While many questions revolved around McLaughlin’s lauded playing style, club chairman Gerard Lawlor was a bit more pragmatic about what is achievable in the short term.

“The board have been an admirer of Paddy for a long time,” said Lawlor.

“Three points on a Saturday is what matters in the meantime. We’re not putting pressure on Paddy having to go out and win 6-0 and play like Barcelona.

“I’d give my right arm for a clean sheet right now, never mind anything else. If we’re winning 1-0 every Saturday and the goal comes off somebody’s backside from a hoof up the pitch, the chairman will always be happy if that’s what gets us into Europe.

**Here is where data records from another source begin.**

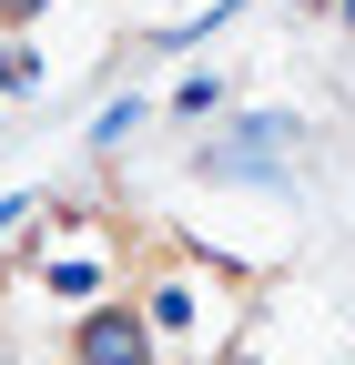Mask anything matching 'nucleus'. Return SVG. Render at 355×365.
<instances>
[{
	"label": "nucleus",
	"instance_id": "1",
	"mask_svg": "<svg viewBox=\"0 0 355 365\" xmlns=\"http://www.w3.org/2000/svg\"><path fill=\"white\" fill-rule=\"evenodd\" d=\"M153 325L143 304H92V325H81V365H153Z\"/></svg>",
	"mask_w": 355,
	"mask_h": 365
},
{
	"label": "nucleus",
	"instance_id": "2",
	"mask_svg": "<svg viewBox=\"0 0 355 365\" xmlns=\"http://www.w3.org/2000/svg\"><path fill=\"white\" fill-rule=\"evenodd\" d=\"M224 365H244V355H224Z\"/></svg>",
	"mask_w": 355,
	"mask_h": 365
}]
</instances>
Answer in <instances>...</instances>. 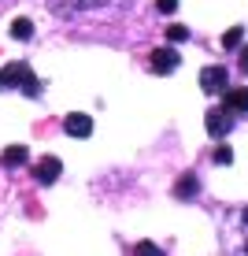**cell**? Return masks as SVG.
I'll list each match as a JSON object with an SVG mask.
<instances>
[{
  "label": "cell",
  "instance_id": "6da1fadb",
  "mask_svg": "<svg viewBox=\"0 0 248 256\" xmlns=\"http://www.w3.org/2000/svg\"><path fill=\"white\" fill-rule=\"evenodd\" d=\"M223 242L230 256H248V208H234L223 223Z\"/></svg>",
  "mask_w": 248,
  "mask_h": 256
},
{
  "label": "cell",
  "instance_id": "7a4b0ae2",
  "mask_svg": "<svg viewBox=\"0 0 248 256\" xmlns=\"http://www.w3.org/2000/svg\"><path fill=\"white\" fill-rule=\"evenodd\" d=\"M22 90L26 96H41V82L33 78V70L26 64H7L4 70H0V90Z\"/></svg>",
  "mask_w": 248,
  "mask_h": 256
},
{
  "label": "cell",
  "instance_id": "3957f363",
  "mask_svg": "<svg viewBox=\"0 0 248 256\" xmlns=\"http://www.w3.org/2000/svg\"><path fill=\"white\" fill-rule=\"evenodd\" d=\"M134 0H48V12L56 15H78V12H115V8H126Z\"/></svg>",
  "mask_w": 248,
  "mask_h": 256
},
{
  "label": "cell",
  "instance_id": "277c9868",
  "mask_svg": "<svg viewBox=\"0 0 248 256\" xmlns=\"http://www.w3.org/2000/svg\"><path fill=\"white\" fill-rule=\"evenodd\" d=\"M204 126H208V138L223 141L230 130H234V116H230L226 108H208V116H204Z\"/></svg>",
  "mask_w": 248,
  "mask_h": 256
},
{
  "label": "cell",
  "instance_id": "5b68a950",
  "mask_svg": "<svg viewBox=\"0 0 248 256\" xmlns=\"http://www.w3.org/2000/svg\"><path fill=\"white\" fill-rule=\"evenodd\" d=\"M182 64V56H178V48H152V60H148V67L156 70V74H171V70H178Z\"/></svg>",
  "mask_w": 248,
  "mask_h": 256
},
{
  "label": "cell",
  "instance_id": "8992f818",
  "mask_svg": "<svg viewBox=\"0 0 248 256\" xmlns=\"http://www.w3.org/2000/svg\"><path fill=\"white\" fill-rule=\"evenodd\" d=\"M226 78H230L226 67H215V64H211V67L200 70V90H204V93H223V90H230Z\"/></svg>",
  "mask_w": 248,
  "mask_h": 256
},
{
  "label": "cell",
  "instance_id": "52a82bcc",
  "mask_svg": "<svg viewBox=\"0 0 248 256\" xmlns=\"http://www.w3.org/2000/svg\"><path fill=\"white\" fill-rule=\"evenodd\" d=\"M223 108L230 116H248V86H234V90H223Z\"/></svg>",
  "mask_w": 248,
  "mask_h": 256
},
{
  "label": "cell",
  "instance_id": "ba28073f",
  "mask_svg": "<svg viewBox=\"0 0 248 256\" xmlns=\"http://www.w3.org/2000/svg\"><path fill=\"white\" fill-rule=\"evenodd\" d=\"M59 167H63V164H59L56 156H45V160L33 164V178H37L41 186H52V182L59 178Z\"/></svg>",
  "mask_w": 248,
  "mask_h": 256
},
{
  "label": "cell",
  "instance_id": "9c48e42d",
  "mask_svg": "<svg viewBox=\"0 0 248 256\" xmlns=\"http://www.w3.org/2000/svg\"><path fill=\"white\" fill-rule=\"evenodd\" d=\"M63 130L70 138H89L93 134V119L82 116V112H70V116H63Z\"/></svg>",
  "mask_w": 248,
  "mask_h": 256
},
{
  "label": "cell",
  "instance_id": "30bf717a",
  "mask_svg": "<svg viewBox=\"0 0 248 256\" xmlns=\"http://www.w3.org/2000/svg\"><path fill=\"white\" fill-rule=\"evenodd\" d=\"M200 193V178H197V171H185L182 178H178V186H174V197L178 200H193Z\"/></svg>",
  "mask_w": 248,
  "mask_h": 256
},
{
  "label": "cell",
  "instance_id": "8fae6325",
  "mask_svg": "<svg viewBox=\"0 0 248 256\" xmlns=\"http://www.w3.org/2000/svg\"><path fill=\"white\" fill-rule=\"evenodd\" d=\"M0 160H4L7 167H22L26 160H30V148H26V145H7Z\"/></svg>",
  "mask_w": 248,
  "mask_h": 256
},
{
  "label": "cell",
  "instance_id": "7c38bea8",
  "mask_svg": "<svg viewBox=\"0 0 248 256\" xmlns=\"http://www.w3.org/2000/svg\"><path fill=\"white\" fill-rule=\"evenodd\" d=\"M241 41H245V30H241V26H230V30L223 34V48H226V52H237V48H241Z\"/></svg>",
  "mask_w": 248,
  "mask_h": 256
},
{
  "label": "cell",
  "instance_id": "4fadbf2b",
  "mask_svg": "<svg viewBox=\"0 0 248 256\" xmlns=\"http://www.w3.org/2000/svg\"><path fill=\"white\" fill-rule=\"evenodd\" d=\"M11 38H19V41L33 38V22H30V19H15V22H11Z\"/></svg>",
  "mask_w": 248,
  "mask_h": 256
},
{
  "label": "cell",
  "instance_id": "5bb4252c",
  "mask_svg": "<svg viewBox=\"0 0 248 256\" xmlns=\"http://www.w3.org/2000/svg\"><path fill=\"white\" fill-rule=\"evenodd\" d=\"M167 41H174V45H182V41H189V30H185L182 22H174V26H167Z\"/></svg>",
  "mask_w": 248,
  "mask_h": 256
},
{
  "label": "cell",
  "instance_id": "9a60e30c",
  "mask_svg": "<svg viewBox=\"0 0 248 256\" xmlns=\"http://www.w3.org/2000/svg\"><path fill=\"white\" fill-rule=\"evenodd\" d=\"M134 256H163V249H159L156 242H137L134 245Z\"/></svg>",
  "mask_w": 248,
  "mask_h": 256
},
{
  "label": "cell",
  "instance_id": "2e32d148",
  "mask_svg": "<svg viewBox=\"0 0 248 256\" xmlns=\"http://www.w3.org/2000/svg\"><path fill=\"white\" fill-rule=\"evenodd\" d=\"M215 164H219V167H230V164H234V152H230V145H219V148H215Z\"/></svg>",
  "mask_w": 248,
  "mask_h": 256
},
{
  "label": "cell",
  "instance_id": "e0dca14e",
  "mask_svg": "<svg viewBox=\"0 0 248 256\" xmlns=\"http://www.w3.org/2000/svg\"><path fill=\"white\" fill-rule=\"evenodd\" d=\"M156 8L163 15H174V12H178V0H156Z\"/></svg>",
  "mask_w": 248,
  "mask_h": 256
},
{
  "label": "cell",
  "instance_id": "ac0fdd59",
  "mask_svg": "<svg viewBox=\"0 0 248 256\" xmlns=\"http://www.w3.org/2000/svg\"><path fill=\"white\" fill-rule=\"evenodd\" d=\"M237 52H241V70H245V74H248V45H241V48H237Z\"/></svg>",
  "mask_w": 248,
  "mask_h": 256
}]
</instances>
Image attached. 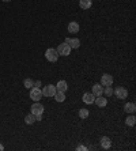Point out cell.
<instances>
[{
    "label": "cell",
    "mask_w": 136,
    "mask_h": 151,
    "mask_svg": "<svg viewBox=\"0 0 136 151\" xmlns=\"http://www.w3.org/2000/svg\"><path fill=\"white\" fill-rule=\"evenodd\" d=\"M45 57H46V60H48V61L55 63V61H57V59H59V53H57L56 49L49 48V49H46V52H45Z\"/></svg>",
    "instance_id": "obj_1"
},
{
    "label": "cell",
    "mask_w": 136,
    "mask_h": 151,
    "mask_svg": "<svg viewBox=\"0 0 136 151\" xmlns=\"http://www.w3.org/2000/svg\"><path fill=\"white\" fill-rule=\"evenodd\" d=\"M57 53H59V56H68L71 53V46L67 44V42H64V44H60L59 46H57Z\"/></svg>",
    "instance_id": "obj_2"
},
{
    "label": "cell",
    "mask_w": 136,
    "mask_h": 151,
    "mask_svg": "<svg viewBox=\"0 0 136 151\" xmlns=\"http://www.w3.org/2000/svg\"><path fill=\"white\" fill-rule=\"evenodd\" d=\"M42 91V97H53V95L56 94V86H53V84H48L45 87L41 90Z\"/></svg>",
    "instance_id": "obj_3"
},
{
    "label": "cell",
    "mask_w": 136,
    "mask_h": 151,
    "mask_svg": "<svg viewBox=\"0 0 136 151\" xmlns=\"http://www.w3.org/2000/svg\"><path fill=\"white\" fill-rule=\"evenodd\" d=\"M30 98L33 99V101H40V99L42 98V91L40 87H32L30 88Z\"/></svg>",
    "instance_id": "obj_4"
},
{
    "label": "cell",
    "mask_w": 136,
    "mask_h": 151,
    "mask_svg": "<svg viewBox=\"0 0 136 151\" xmlns=\"http://www.w3.org/2000/svg\"><path fill=\"white\" fill-rule=\"evenodd\" d=\"M113 94H116L119 99H125L128 97V90L125 87H117L116 90H113Z\"/></svg>",
    "instance_id": "obj_5"
},
{
    "label": "cell",
    "mask_w": 136,
    "mask_h": 151,
    "mask_svg": "<svg viewBox=\"0 0 136 151\" xmlns=\"http://www.w3.org/2000/svg\"><path fill=\"white\" fill-rule=\"evenodd\" d=\"M101 84L104 86V87H106V86H112L113 84V76L109 74H104L101 76Z\"/></svg>",
    "instance_id": "obj_6"
},
{
    "label": "cell",
    "mask_w": 136,
    "mask_h": 151,
    "mask_svg": "<svg viewBox=\"0 0 136 151\" xmlns=\"http://www.w3.org/2000/svg\"><path fill=\"white\" fill-rule=\"evenodd\" d=\"M32 113L34 114V116L35 114H42V113H44V106H42L38 101L34 102V104L32 105Z\"/></svg>",
    "instance_id": "obj_7"
},
{
    "label": "cell",
    "mask_w": 136,
    "mask_h": 151,
    "mask_svg": "<svg viewBox=\"0 0 136 151\" xmlns=\"http://www.w3.org/2000/svg\"><path fill=\"white\" fill-rule=\"evenodd\" d=\"M84 104H87V105H91V104H94V99H95V95L93 93H84L83 97H82Z\"/></svg>",
    "instance_id": "obj_8"
},
{
    "label": "cell",
    "mask_w": 136,
    "mask_h": 151,
    "mask_svg": "<svg viewBox=\"0 0 136 151\" xmlns=\"http://www.w3.org/2000/svg\"><path fill=\"white\" fill-rule=\"evenodd\" d=\"M64 42H67V44L71 46V49H78L80 46V41L78 38H65Z\"/></svg>",
    "instance_id": "obj_9"
},
{
    "label": "cell",
    "mask_w": 136,
    "mask_h": 151,
    "mask_svg": "<svg viewBox=\"0 0 136 151\" xmlns=\"http://www.w3.org/2000/svg\"><path fill=\"white\" fill-rule=\"evenodd\" d=\"M94 102H95V105H97V106H99V108H104V106L108 105V98H106V97H102V95H99V97H95Z\"/></svg>",
    "instance_id": "obj_10"
},
{
    "label": "cell",
    "mask_w": 136,
    "mask_h": 151,
    "mask_svg": "<svg viewBox=\"0 0 136 151\" xmlns=\"http://www.w3.org/2000/svg\"><path fill=\"white\" fill-rule=\"evenodd\" d=\"M93 94H94L95 97H99V95H102V94H104V86H102V84L95 83L94 86H93Z\"/></svg>",
    "instance_id": "obj_11"
},
{
    "label": "cell",
    "mask_w": 136,
    "mask_h": 151,
    "mask_svg": "<svg viewBox=\"0 0 136 151\" xmlns=\"http://www.w3.org/2000/svg\"><path fill=\"white\" fill-rule=\"evenodd\" d=\"M56 90H57V91L65 93L67 90H68V84H67V82H65V81H60L59 83L56 84Z\"/></svg>",
    "instance_id": "obj_12"
},
{
    "label": "cell",
    "mask_w": 136,
    "mask_h": 151,
    "mask_svg": "<svg viewBox=\"0 0 136 151\" xmlns=\"http://www.w3.org/2000/svg\"><path fill=\"white\" fill-rule=\"evenodd\" d=\"M93 4V0H79V7L82 10H89Z\"/></svg>",
    "instance_id": "obj_13"
},
{
    "label": "cell",
    "mask_w": 136,
    "mask_h": 151,
    "mask_svg": "<svg viewBox=\"0 0 136 151\" xmlns=\"http://www.w3.org/2000/svg\"><path fill=\"white\" fill-rule=\"evenodd\" d=\"M79 32V23L78 22H70L68 23V33H78Z\"/></svg>",
    "instance_id": "obj_14"
},
{
    "label": "cell",
    "mask_w": 136,
    "mask_h": 151,
    "mask_svg": "<svg viewBox=\"0 0 136 151\" xmlns=\"http://www.w3.org/2000/svg\"><path fill=\"white\" fill-rule=\"evenodd\" d=\"M110 144H112V142H110V139H109L108 136H104V137L101 139V146H102V148L108 150V148H110Z\"/></svg>",
    "instance_id": "obj_15"
},
{
    "label": "cell",
    "mask_w": 136,
    "mask_h": 151,
    "mask_svg": "<svg viewBox=\"0 0 136 151\" xmlns=\"http://www.w3.org/2000/svg\"><path fill=\"white\" fill-rule=\"evenodd\" d=\"M124 110H125L127 113H135L136 112V106H135V104H132V102H129V104H125L124 105Z\"/></svg>",
    "instance_id": "obj_16"
},
{
    "label": "cell",
    "mask_w": 136,
    "mask_h": 151,
    "mask_svg": "<svg viewBox=\"0 0 136 151\" xmlns=\"http://www.w3.org/2000/svg\"><path fill=\"white\" fill-rule=\"evenodd\" d=\"M55 97V99H56L57 102H64L65 101V94H64L63 91H56V94L53 95Z\"/></svg>",
    "instance_id": "obj_17"
},
{
    "label": "cell",
    "mask_w": 136,
    "mask_h": 151,
    "mask_svg": "<svg viewBox=\"0 0 136 151\" xmlns=\"http://www.w3.org/2000/svg\"><path fill=\"white\" fill-rule=\"evenodd\" d=\"M24 123L26 124H29V125H30V124H34L35 123V116L34 114H27V116L24 117Z\"/></svg>",
    "instance_id": "obj_18"
},
{
    "label": "cell",
    "mask_w": 136,
    "mask_h": 151,
    "mask_svg": "<svg viewBox=\"0 0 136 151\" xmlns=\"http://www.w3.org/2000/svg\"><path fill=\"white\" fill-rule=\"evenodd\" d=\"M135 123H136V119H135V116H128L125 119V124L128 127H133L135 125Z\"/></svg>",
    "instance_id": "obj_19"
},
{
    "label": "cell",
    "mask_w": 136,
    "mask_h": 151,
    "mask_svg": "<svg viewBox=\"0 0 136 151\" xmlns=\"http://www.w3.org/2000/svg\"><path fill=\"white\" fill-rule=\"evenodd\" d=\"M79 117H80V119H83V120H86L89 117V110L84 109V108H83V109H80L79 110Z\"/></svg>",
    "instance_id": "obj_20"
},
{
    "label": "cell",
    "mask_w": 136,
    "mask_h": 151,
    "mask_svg": "<svg viewBox=\"0 0 136 151\" xmlns=\"http://www.w3.org/2000/svg\"><path fill=\"white\" fill-rule=\"evenodd\" d=\"M23 84H24V87H26V88L34 87V82H33L32 79H24V81H23Z\"/></svg>",
    "instance_id": "obj_21"
},
{
    "label": "cell",
    "mask_w": 136,
    "mask_h": 151,
    "mask_svg": "<svg viewBox=\"0 0 136 151\" xmlns=\"http://www.w3.org/2000/svg\"><path fill=\"white\" fill-rule=\"evenodd\" d=\"M104 93L106 94V97H110V95L113 94V88L110 87V86H106V87L104 88Z\"/></svg>",
    "instance_id": "obj_22"
},
{
    "label": "cell",
    "mask_w": 136,
    "mask_h": 151,
    "mask_svg": "<svg viewBox=\"0 0 136 151\" xmlns=\"http://www.w3.org/2000/svg\"><path fill=\"white\" fill-rule=\"evenodd\" d=\"M76 150H78V151H83V150H87V148L84 147V146H82V144H80V146H78V147H76Z\"/></svg>",
    "instance_id": "obj_23"
},
{
    "label": "cell",
    "mask_w": 136,
    "mask_h": 151,
    "mask_svg": "<svg viewBox=\"0 0 136 151\" xmlns=\"http://www.w3.org/2000/svg\"><path fill=\"white\" fill-rule=\"evenodd\" d=\"M42 120V114H35V121H41Z\"/></svg>",
    "instance_id": "obj_24"
},
{
    "label": "cell",
    "mask_w": 136,
    "mask_h": 151,
    "mask_svg": "<svg viewBox=\"0 0 136 151\" xmlns=\"http://www.w3.org/2000/svg\"><path fill=\"white\" fill-rule=\"evenodd\" d=\"M34 87H41V81L34 82Z\"/></svg>",
    "instance_id": "obj_25"
},
{
    "label": "cell",
    "mask_w": 136,
    "mask_h": 151,
    "mask_svg": "<svg viewBox=\"0 0 136 151\" xmlns=\"http://www.w3.org/2000/svg\"><path fill=\"white\" fill-rule=\"evenodd\" d=\"M4 150V147H3V144H0V151H3Z\"/></svg>",
    "instance_id": "obj_26"
},
{
    "label": "cell",
    "mask_w": 136,
    "mask_h": 151,
    "mask_svg": "<svg viewBox=\"0 0 136 151\" xmlns=\"http://www.w3.org/2000/svg\"><path fill=\"white\" fill-rule=\"evenodd\" d=\"M3 1H6V3H8V1H11V0H3Z\"/></svg>",
    "instance_id": "obj_27"
}]
</instances>
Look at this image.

“It’s about getting the basics right and I think that’s Paddy’s first priority because we have a group of players who aren’t high in confidence at the minute. So let’s get three points and a winning mentality and the brand of football will grow from there.”

Since the heady days of Tommy Breslin’s league-winning sides of 2012/13 and 2013/14, sustaining that gold standard has been a challenge.

Gerard ‘Skin’ Lyttle, Breslin’s successor, delivered European football and another League Cup the following season before moving to a full-time post at Sligo Rovers.

Barry Gray, who made his name with local club Warrenpoint Town, was next in the hot-seat and, against the odds, secured European football for the Reds as well as reaching an Irish Cup final.

But a terrible run of results over Christmas and the New Year left the Cliftonville board with no alternative but to seek a new manager in a bid to breath new life into their flagging European challenge.

The Reds currently sit in sixth place, a massive 14 points off third place currently occupied by neighbours Crusaders.

McLaughlin, already enlisted for his Pro Licence coaching course starting in May, insisted he didn’t move to Solitude to “fulfil fixtures” between now and the end of the season and hoped the team still had something to play for.

Expectations are high at Cliftonville, but McLaughlin is undaunted by the challenge.

“When you work at a club like Cliftonville there are always going to be high expectations,” he said. “They should be demanding success. There’s nobody puts me under pressure more than myself. You set yourself high standards - it’s up to you to keep hitting those targets and that’s what I’ve been doing all my career.”

He name-checked Stephen Kenny and Paul Kee as influences on his career and says making the commute from his Derry home was not an obstacle in taking over at Cliftonville.

“When you take a look at some of the players coming in the door it’s definitely going to be worth it.”

After his press commitments last night, McLaughlin met the Cliftonville players before training and is looking forward to Saturday's home game against Newry City.